Saved entries:
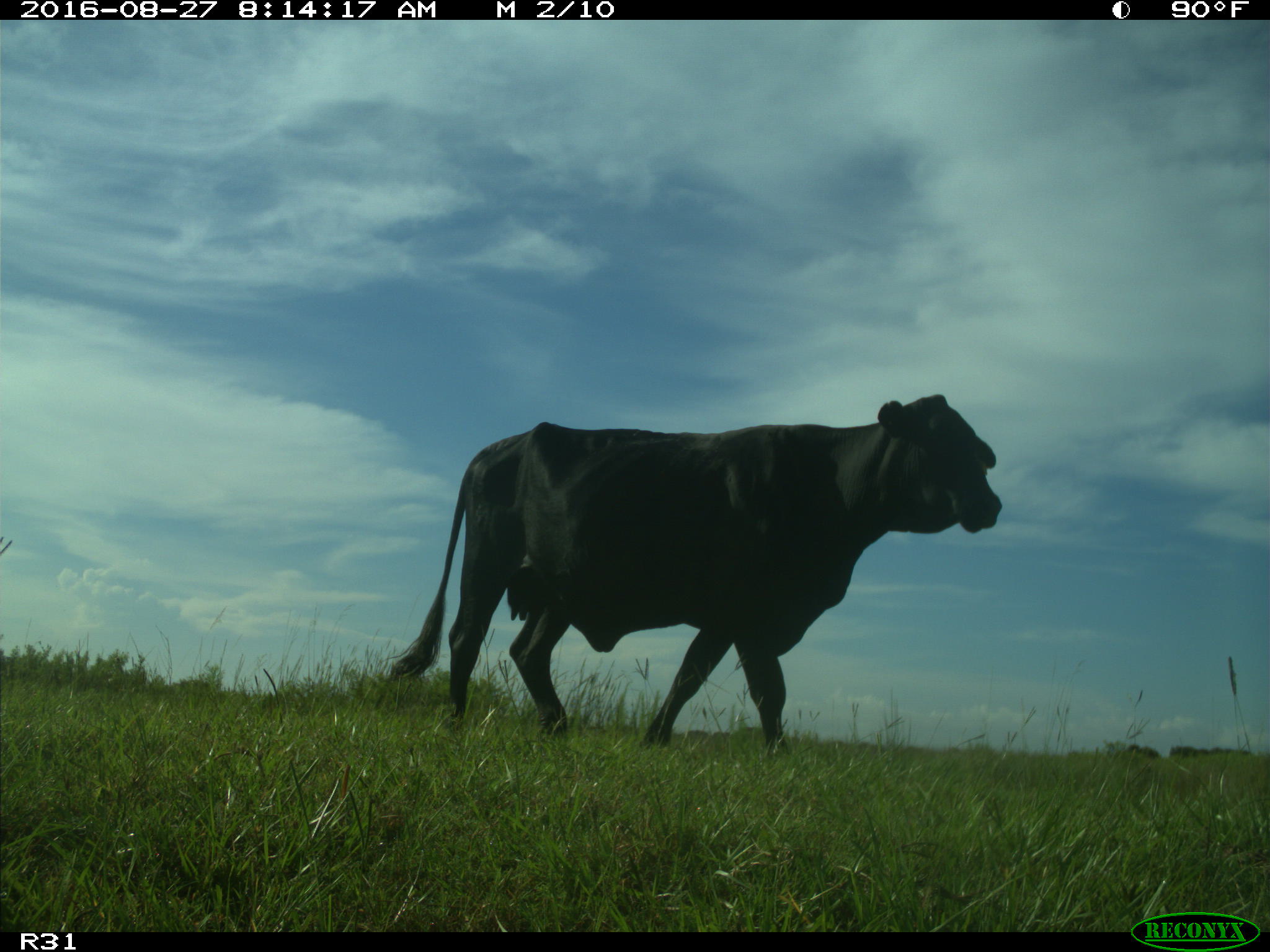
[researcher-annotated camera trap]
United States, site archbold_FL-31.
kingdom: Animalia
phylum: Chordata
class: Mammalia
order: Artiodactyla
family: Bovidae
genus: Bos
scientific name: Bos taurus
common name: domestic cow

* * *

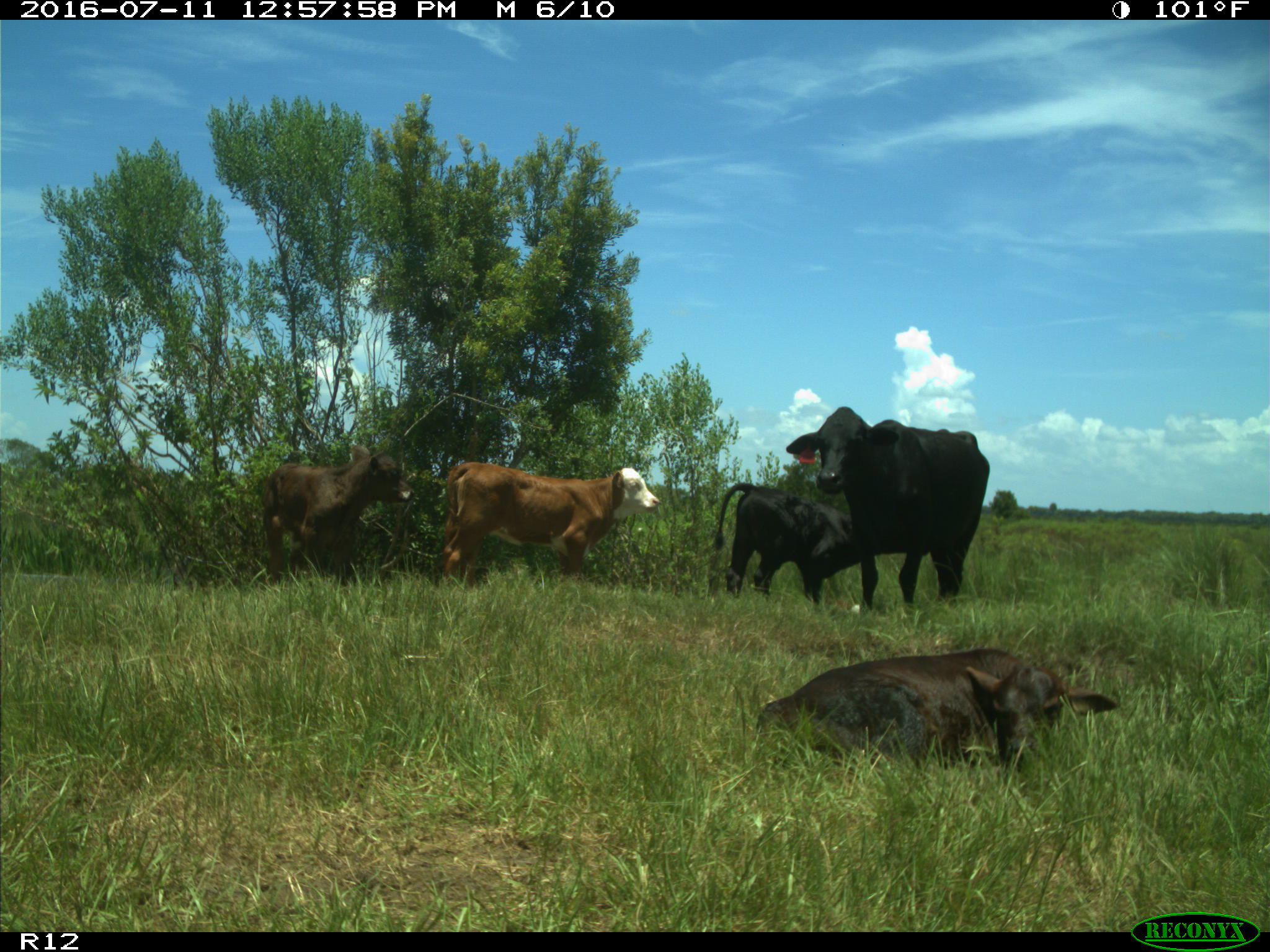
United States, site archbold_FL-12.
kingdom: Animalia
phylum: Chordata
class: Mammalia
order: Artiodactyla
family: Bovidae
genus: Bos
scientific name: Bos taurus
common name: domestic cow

[Task statement]
Every line above with the word "site" is to be copied out.

[Result for this task]
United States, site archbold_FL-31.
United States, site archbold_FL-12.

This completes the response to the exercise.